— START OF Record extracts —
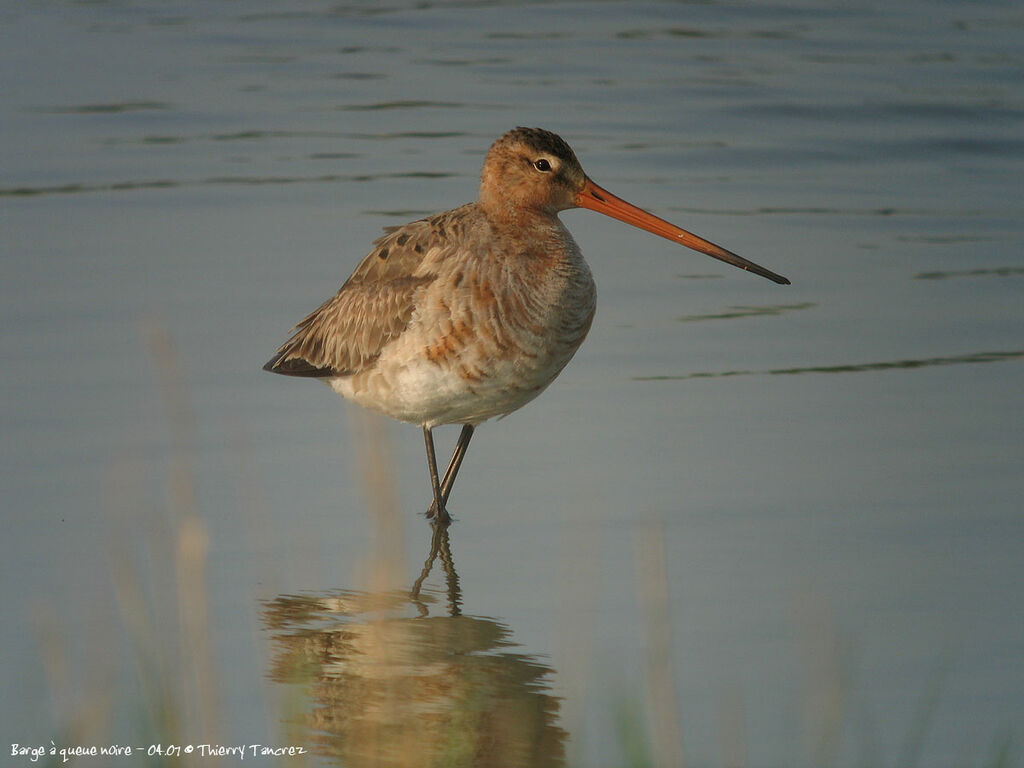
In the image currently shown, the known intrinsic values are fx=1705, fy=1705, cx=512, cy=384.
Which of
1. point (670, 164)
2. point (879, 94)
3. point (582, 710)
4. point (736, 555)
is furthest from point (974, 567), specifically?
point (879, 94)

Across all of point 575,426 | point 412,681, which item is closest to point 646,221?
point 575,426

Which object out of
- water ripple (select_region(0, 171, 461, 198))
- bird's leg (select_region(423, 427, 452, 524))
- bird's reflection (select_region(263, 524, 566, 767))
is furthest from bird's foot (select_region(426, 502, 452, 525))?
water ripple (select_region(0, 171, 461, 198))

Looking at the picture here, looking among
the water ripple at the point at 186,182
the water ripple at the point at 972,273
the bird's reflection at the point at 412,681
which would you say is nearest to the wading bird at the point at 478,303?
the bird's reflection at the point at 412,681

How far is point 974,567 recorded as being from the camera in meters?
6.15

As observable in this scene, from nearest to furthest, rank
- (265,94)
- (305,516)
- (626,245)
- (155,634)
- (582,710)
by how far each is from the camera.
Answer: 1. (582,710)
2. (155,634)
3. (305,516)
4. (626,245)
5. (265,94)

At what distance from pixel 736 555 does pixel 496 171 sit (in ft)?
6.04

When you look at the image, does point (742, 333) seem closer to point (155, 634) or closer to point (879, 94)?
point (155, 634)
— END OF Record extracts —
— START OF Record extracts —
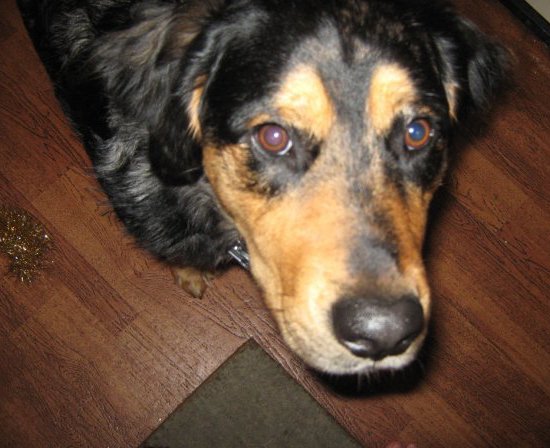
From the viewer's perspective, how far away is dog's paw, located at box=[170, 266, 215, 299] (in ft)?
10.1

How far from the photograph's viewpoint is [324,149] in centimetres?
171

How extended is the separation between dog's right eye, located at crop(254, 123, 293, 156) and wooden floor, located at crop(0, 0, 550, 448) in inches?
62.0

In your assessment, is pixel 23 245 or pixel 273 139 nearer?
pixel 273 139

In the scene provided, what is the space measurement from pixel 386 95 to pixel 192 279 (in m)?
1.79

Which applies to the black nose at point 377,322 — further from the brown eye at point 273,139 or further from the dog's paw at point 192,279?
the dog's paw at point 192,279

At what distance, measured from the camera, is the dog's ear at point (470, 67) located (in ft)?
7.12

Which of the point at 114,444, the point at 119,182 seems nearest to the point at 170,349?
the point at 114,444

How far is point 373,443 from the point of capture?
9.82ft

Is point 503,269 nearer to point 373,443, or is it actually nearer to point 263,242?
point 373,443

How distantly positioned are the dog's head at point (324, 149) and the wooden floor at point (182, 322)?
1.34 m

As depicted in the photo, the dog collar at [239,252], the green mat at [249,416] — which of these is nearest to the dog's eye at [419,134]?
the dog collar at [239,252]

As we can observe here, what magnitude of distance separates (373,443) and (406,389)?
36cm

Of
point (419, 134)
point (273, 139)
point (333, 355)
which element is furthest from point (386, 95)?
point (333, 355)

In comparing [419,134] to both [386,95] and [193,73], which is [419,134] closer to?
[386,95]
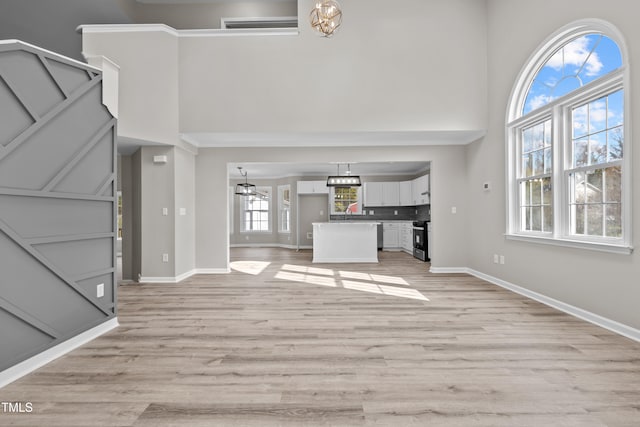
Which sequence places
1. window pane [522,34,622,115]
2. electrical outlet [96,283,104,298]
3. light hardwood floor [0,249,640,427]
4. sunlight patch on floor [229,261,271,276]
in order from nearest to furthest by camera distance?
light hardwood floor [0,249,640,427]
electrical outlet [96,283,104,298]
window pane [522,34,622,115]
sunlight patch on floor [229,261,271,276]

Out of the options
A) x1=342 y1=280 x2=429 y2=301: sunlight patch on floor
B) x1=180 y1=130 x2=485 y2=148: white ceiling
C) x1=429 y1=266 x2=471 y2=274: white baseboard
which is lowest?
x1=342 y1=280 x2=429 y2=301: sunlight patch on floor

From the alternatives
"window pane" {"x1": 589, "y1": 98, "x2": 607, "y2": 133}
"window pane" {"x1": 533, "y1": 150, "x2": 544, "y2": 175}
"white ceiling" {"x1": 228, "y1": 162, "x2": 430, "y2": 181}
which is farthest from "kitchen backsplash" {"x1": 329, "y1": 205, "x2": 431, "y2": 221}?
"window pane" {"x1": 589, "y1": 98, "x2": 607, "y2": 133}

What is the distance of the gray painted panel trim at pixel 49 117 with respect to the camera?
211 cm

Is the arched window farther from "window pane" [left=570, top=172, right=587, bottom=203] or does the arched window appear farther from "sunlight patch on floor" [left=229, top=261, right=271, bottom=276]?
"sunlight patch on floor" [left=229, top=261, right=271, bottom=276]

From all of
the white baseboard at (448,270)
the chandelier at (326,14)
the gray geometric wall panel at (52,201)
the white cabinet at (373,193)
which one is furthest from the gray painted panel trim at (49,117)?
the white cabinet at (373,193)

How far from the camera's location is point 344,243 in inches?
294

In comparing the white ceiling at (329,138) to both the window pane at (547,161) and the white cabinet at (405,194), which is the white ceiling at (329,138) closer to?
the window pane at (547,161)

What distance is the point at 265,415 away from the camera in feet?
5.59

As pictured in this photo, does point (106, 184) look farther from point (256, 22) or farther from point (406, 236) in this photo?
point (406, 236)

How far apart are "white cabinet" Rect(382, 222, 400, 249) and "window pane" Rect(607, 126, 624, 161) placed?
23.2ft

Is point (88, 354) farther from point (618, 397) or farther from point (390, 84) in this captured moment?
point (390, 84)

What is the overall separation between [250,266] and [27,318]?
— END OF Record extracts —
▸ What is required: Update the rows from the line that contains "In comparing the" down to the line that contains "What is the overall" by replacing "white ceiling" with "ceiling" and leaving everything else unchanged.

▸ Worked solution:
In comparing the ceiling at (329,138) to both the window pane at (547,161) and the white cabinet at (405,194), which is the ceiling at (329,138) closer to?
the window pane at (547,161)

What distance is the point at 265,415 away from the camera in feet?
5.59

As pictured in this photo, does point (106, 184) look farther from point (256, 22) or farther from point (406, 236) in this photo?
point (406, 236)

How far apart are "white cabinet" Rect(382, 222, 400, 249) and "window pane" Rect(607, 126, 624, 161) placed?
23.2ft

Is point (88, 354) farther from point (618, 397) or farther from point (390, 84) in this captured moment?
point (390, 84)

What is the overall separation between [250,266] and [27,318]?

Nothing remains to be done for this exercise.